##### Document passage
Read docs/HARNESS.md first. It documents the full 4-layer verification loop, expected outputs, Tcl harness pitfalls, and the command addition checklist. Everything below is supplementary.

Priority Order (most to least important):

1. DST Tests (REQUIRED for I/O components)

#[test]
fn test_with_fault_injection() {
    for seed in 0..50 {  // Minimum 10 seeds, prefer 50+
        let mut harness = SimulationHarness::new(seed);
        harness.enable_chaos();  // Random faults

        // Run test scenario
        harness.run_scenario(|ctx| async {
            // Test logic here
        });

        harness.verify_invariants();
    }
}

DST tests MUST:

  • Run with multiple seeds (minimum 10, ideally 50+)
  • Include fault injection (network drops, delays, failures)
  • Verify invariants after each operation
  • Be deterministic given the same seed

2. Unit Tests (REQUIRED for pure logic)

  • Test pure logic without I/O
  • Use InMemoryObjectStore for storage tests
  • Include edge cases: empty inputs, max values, overflow

3. Integration Tests

  • Test component interactions
  • Use real async runtime but simulated I/O

4. Redis Compatibility Tests (Official Tcl Suite)
##########
##### Supplied information
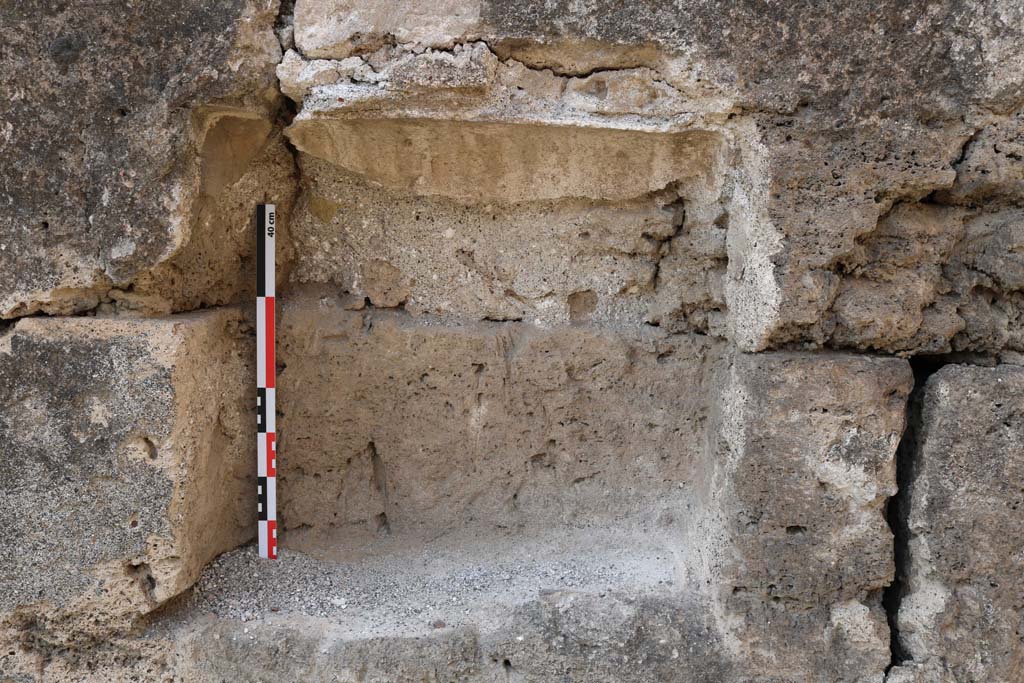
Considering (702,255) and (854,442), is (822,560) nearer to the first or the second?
(854,442)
##########
#### Problems to solve:
a – In the testing guidelines, what should unit tests use for storage tests?
b – Say whether each statement agrees with the testing guidelines, and quote the words from the testing guidelines that decide it.
(i) DST tests must run with at least 10 seeds.
(ii) Integration tests use real I/O.
(iii) Unit tests are the required kind of test for I/O components.
c – Pick up the testing guidelines after their last line and write what comes next.

#### Solved problems:
a – InMemoryObjectStore

b –
(i) Yes: "Run with multiple seeds (minimum 10, ideally 50+)"
(ii) No: "Use real async runtime but simulated I/O"
(iii) No: "DST Tests (REQUIRED for I/O components)"

c –
Run the official Redis test suite against our implementation:

./scripts/run-redis-compat.sh                          # default test files
./scripts/run-redis-compat.sh unit/type/string         # specific test file
./scripts/run-redis-compat.sh unit/type/incr unit/expire  # multiple files

IMPORTANT: Tcl Harness Pitfalls (read before modifying commands)

The Tcl harness crashes the entire test file on unimplemented commands. One ERR unknown command 'FOO' kills all remaining tests in that file. This means:

  • Adding a stub that returns an error is better than not parsing at all. Parse unknown commands as Command::Unknown(name) so they return a clean error instead of crashing the RESP parser.
  • Error message format matters. The Tcl tests use assert_error "*pattern*" with glob matching. Redis uses these exact formats:
    • ERR wrong number of arguments for 'xxx' command
    • ERR value is not an integer or out of range
    • ERR value is not a valid float
    • ERR syntax error
    • WRONGTYPE Operation against a key holding the wrong kind of value
  • Double ERR prefix bug. connection_optimized.rs::encode_error_into prepends ERR to messages. If your parser error string already starts with ERR , the client sees ERR ERR .... The function now checks for this, but keep it in mind.
  • perf_config.toml affects tests. The root config has num_shards = 1 which is required for Tcl tests (MULTI/EXEC, Lua scripts need all keys on one shard). The docker-benchmark/perf_config.toml has num_shards = 16 for throughput. Do not change the root config to multi-shard without understanding the consequences for transactions and Lua.
  • max_size in perf_config.toml limits request size. It was previously 1MB which caused string.tcl to crash on 4MB payloads. Now 512MB. If you see "buffer overflow" in server logs, check this value.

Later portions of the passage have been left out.